> _Instrucciones_:
1) Indica si cada afirmación concuerda con el texto propuesto sobre el evangelio: (a) Jesús dijo que los galileos muertos murieron por sus pecados; (b) el pecado mortal causa la muerte corporal; (c) la gracia de Dios es más poderosa que la influencia malsana. Responde sí o no a cada una y cita literalmente las palabras del texto que lo deciden.
2) Retoma el texto sobre el pecado y la gracia de Dios a partir de su última oración y escribe su continuación.

> _Texto propuesto_:
-*-

En tiempo de Jesús, y a lo largo del Antiguo Testamento, era creencia común que las catástrofes y los
males que solían ocurrir a las personas eran consecuencia de sus pecados. “¿Quién pecó, éste o sus padres, para que naciera ciego?”, preguntaron un día los discípulos a Jesús. “Ni éste pecó ni sus padres”, respondió Jesús (Juan 9, 2).

En el evangelio de hoy es el mismo Jesús quien, sin que se lo pregunten, afirma  que la muerte de unos galileos y de quienes murieron aplastados por una torre, no murieron por sus pecados. Los que quedaron con vida no eran mejores que los muertos. Refuta así la falsa lógica de la retribución. El pecado, cuando es mortal, causa la muerte espiritual, no la corporal. Por eso Jesús aprovecha la ocasión para hacer una llamada a la conversión. 

Cada cual es responsable de sus actos, sean buenos o malos. Somos libres hasta para pecar. Si no hubiera libertad o responsabilidad personal no se produciría el pecado. Es verdad que las circunstancias en que uno vive o actúa pueden influir, a veces poderosamente, en lo que hace u omite. (Y es verdad también que la libertad puede quedar totalmente anulada y entonces se actúa por puro automatismo. En estos casos no existiría el pecado).

Aunque haya muchos factores externos que puedan influir en las decisiones personales, queda siempre a salvo el libre albedrío o el ejercicio de la libertad personal. Y si poderosa es la influencia malsana que se recibe en más de una ocasión, mucho más poderosa es la gracia de Dios que opera en nosotros. De ahí la necesidad de acudir a la fuerza del Espíritu para no caer y de utilizar todos los medios posibles a nuestro alcance para que la gracia opere en nosotros.

-*-

> _Datos_:
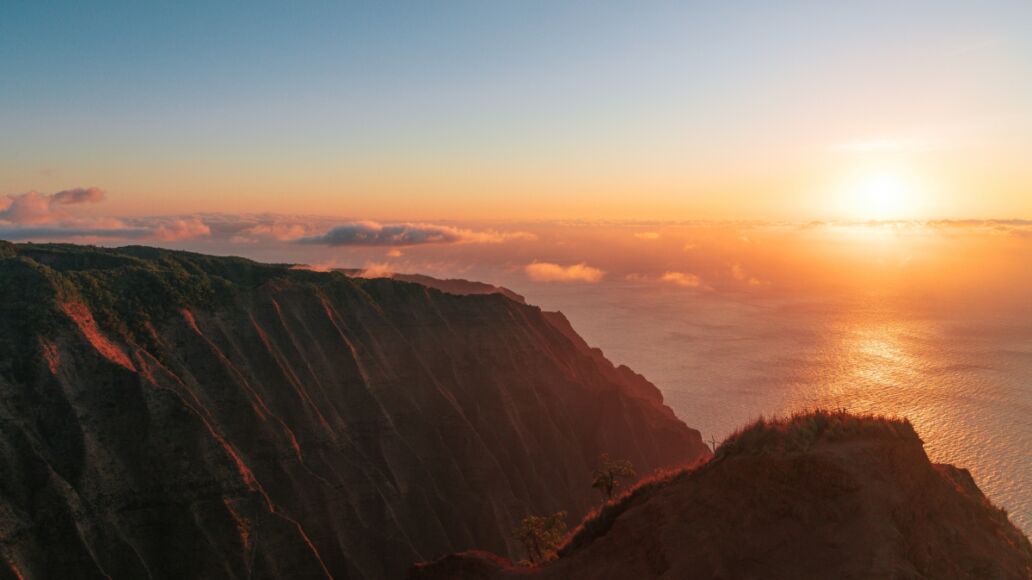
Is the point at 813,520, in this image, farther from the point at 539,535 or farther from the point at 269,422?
the point at 269,422

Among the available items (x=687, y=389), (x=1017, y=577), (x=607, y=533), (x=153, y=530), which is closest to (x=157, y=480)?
(x=153, y=530)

-*-

> _Ejercicios resueltos_:
1)
(a) No: «no murieron por sus pecados».
(b) No: «El pecado, cuando es mortal, causa la muerte espiritual, no la corporal».
(c) Sí: «mucho más poderosa es la gracia de Dios que opera en nosotros».

2)
Jesús insiste una vez más en la necesidad de la conversión. La conversión viene a ser un proceso continuo de acercamiento a Dios. Nos distanciamos con relativa facilidad, caemos en el pecado y tendríamos que decir como el hijo de la parábola: “Volveré e iré a mi Padre”. Conversión es estar siempre de vuelta al Padre y, en palabras de san Agustín, vivir de cara a él, nunca de espaldas. 

La conversión es un camino que exige constancia y una decisión  renovada de seguir a Cristo siempre y en todo. Es costoso y difícil el caminar en pos de él, pero es un andar seguro y, en definitiva, lleno de gozo. En esto consiste básicamente la conversión que hoy nos pide el Señor.

Dios, además de compasivo y misericordioso, es paciente y espera siempre. Lo viene a decir Jesús con la parábola de la higuera plantada en la viña. Tres años sin dar fruto. Hay que arrancarla, dice el amo de la viña, por pura lógica. Sería lo más normal y natural. Pero el campesino intercede para que espere un año más y el amo cede. Pero el mismo Jesús rompe este esquema para dar lugar a la espera paciente, como expresión de su amor si límite. 

Somos la higuera plantada en la viña de su pueblo. Se nos invita a reconocer con humildad nuestra poquedad, pero la también la fuerza de la gracia que hay en nosotros. Estamos llamados a dar fruto abundante siendo tierra buena y fecundada por la gracia. Sin nuestro esfuerzo y trabajo personal, nada será posible. 

La gracia opera en seres libres, capaces de tomar decisiones audaces, hundiendo nuestra raíz en el mismo Jesús, de quien nos viene todo bien. Y la savia del Espíritu recorrerá todo nuestro ser, dando vida y frutos de verdad.

Hemos de pasar de ser jueces de los demás a mirarnos muy dentro de nosotros mismos para encontrar la verdad. Es la invitación de san Agustín.
P. Teodoro Baztán Basterra, OAR.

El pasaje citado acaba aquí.